Thursday, November 10, 2011

Will the Chinese informal credit squeeze affect Western supply chains?

That's right -- I'm here to audit your supply chain. (Yes, I know
the movie's based in Japan, not China.) Credit: joblo.com
Bloomberg Businessweek has an interesting article on informal credit problems in China:
Hours after a creditor and his gang of tattooed thugs hustled Zhong Maojin into a coffee shop in Wenzhou, he says he wouldn’t yield to their demands. They wanted to take over one of the pharmacies in a chain he’d built by borrowing from private lenders. Instead, he made an offer of traditional retribution in this eastern Chinese city, known for loan sharks who have sometimes meted out violence to bad debtors. “If you like, you can cut off one of my fingers instead,” Zhong, 42, says he told them. 
Giving up the store would have made it impossible to pay back another 130 creditors, Zhong said. He’d borrowed 30 million yuan ($4.7 million) at interest rates as high as 7 percent a month to expand the business. Many of the lenders were elderly neighbors who’d mortgaged their homes. At least 90 bosses in similar situations to Zhong have fled the city since April, and two killed themselves, according to Zhou Dewen, head of a small business association in Wenzhou. One was shoemaker Shen Kuizheng, who jumped to his death from his 22nd-story home on Sept. 21, he said. 
Wenzhou’s 400,000 businesses are facing financial hardship because of rising costs, soaring black market interest rates and a sudden credit squeeze, Zhou said. Similar problems are happening across China because private enterprises in China rely on underground borrowing rather than banks to operate, he said.
Bear with me for a moment here. This article focuses on the credit problems in one particular smallish city in Zhejiang, which is a coastal province in China. They make shoes and eyeglasses in Wenzhou, among other things. Perhaps it's just a problem in Wenzhou.

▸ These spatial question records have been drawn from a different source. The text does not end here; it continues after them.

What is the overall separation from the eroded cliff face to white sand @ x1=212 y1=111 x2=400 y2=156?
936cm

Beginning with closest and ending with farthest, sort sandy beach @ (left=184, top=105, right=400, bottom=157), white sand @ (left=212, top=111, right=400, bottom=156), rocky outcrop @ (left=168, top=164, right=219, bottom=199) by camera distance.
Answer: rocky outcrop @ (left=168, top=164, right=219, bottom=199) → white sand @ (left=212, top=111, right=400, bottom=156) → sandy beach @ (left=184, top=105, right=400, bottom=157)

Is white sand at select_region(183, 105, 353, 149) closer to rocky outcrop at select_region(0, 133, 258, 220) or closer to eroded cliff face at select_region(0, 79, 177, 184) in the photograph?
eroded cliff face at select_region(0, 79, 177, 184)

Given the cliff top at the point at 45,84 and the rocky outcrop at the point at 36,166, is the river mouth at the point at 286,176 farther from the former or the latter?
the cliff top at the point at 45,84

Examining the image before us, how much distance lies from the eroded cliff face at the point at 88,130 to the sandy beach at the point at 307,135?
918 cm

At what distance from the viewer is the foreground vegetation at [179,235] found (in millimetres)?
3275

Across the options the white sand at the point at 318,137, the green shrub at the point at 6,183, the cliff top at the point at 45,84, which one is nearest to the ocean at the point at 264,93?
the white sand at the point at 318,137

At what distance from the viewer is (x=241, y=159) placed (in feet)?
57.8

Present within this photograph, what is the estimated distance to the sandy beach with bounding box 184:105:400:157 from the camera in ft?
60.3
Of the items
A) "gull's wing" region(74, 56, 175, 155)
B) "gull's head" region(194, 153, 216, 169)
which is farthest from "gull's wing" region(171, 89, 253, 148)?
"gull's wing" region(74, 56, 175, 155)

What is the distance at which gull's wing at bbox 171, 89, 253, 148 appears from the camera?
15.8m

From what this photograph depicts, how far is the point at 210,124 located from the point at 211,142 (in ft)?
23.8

However, I believe (though I could be wrong) that the chemical manufacturing industry is quite strong in Zhejiang. What's the likelihood that this informal credit squeeze and the associated suicides, bosses fleeing and plant closings (which is popping up now and again in the media) is going to affect US chemical manufacturing and their supply chains? Of course, you have the official Chinese media telling people that "Zhejiang resilient to debt crisis".

Naaaaaah, couldn't happen.

1 comment:

  1. Western supply chains have been and will continue to be ravaged by China's monetary policy. China has depended far too long in their 'beggar-thy-neighbor' economic strategy. They have a huge currency mismatch in their balance sheet and cannot sustain this strategy much longer. Smart businesses will plan ahead and move to India, Africa, or even back to NA/EU.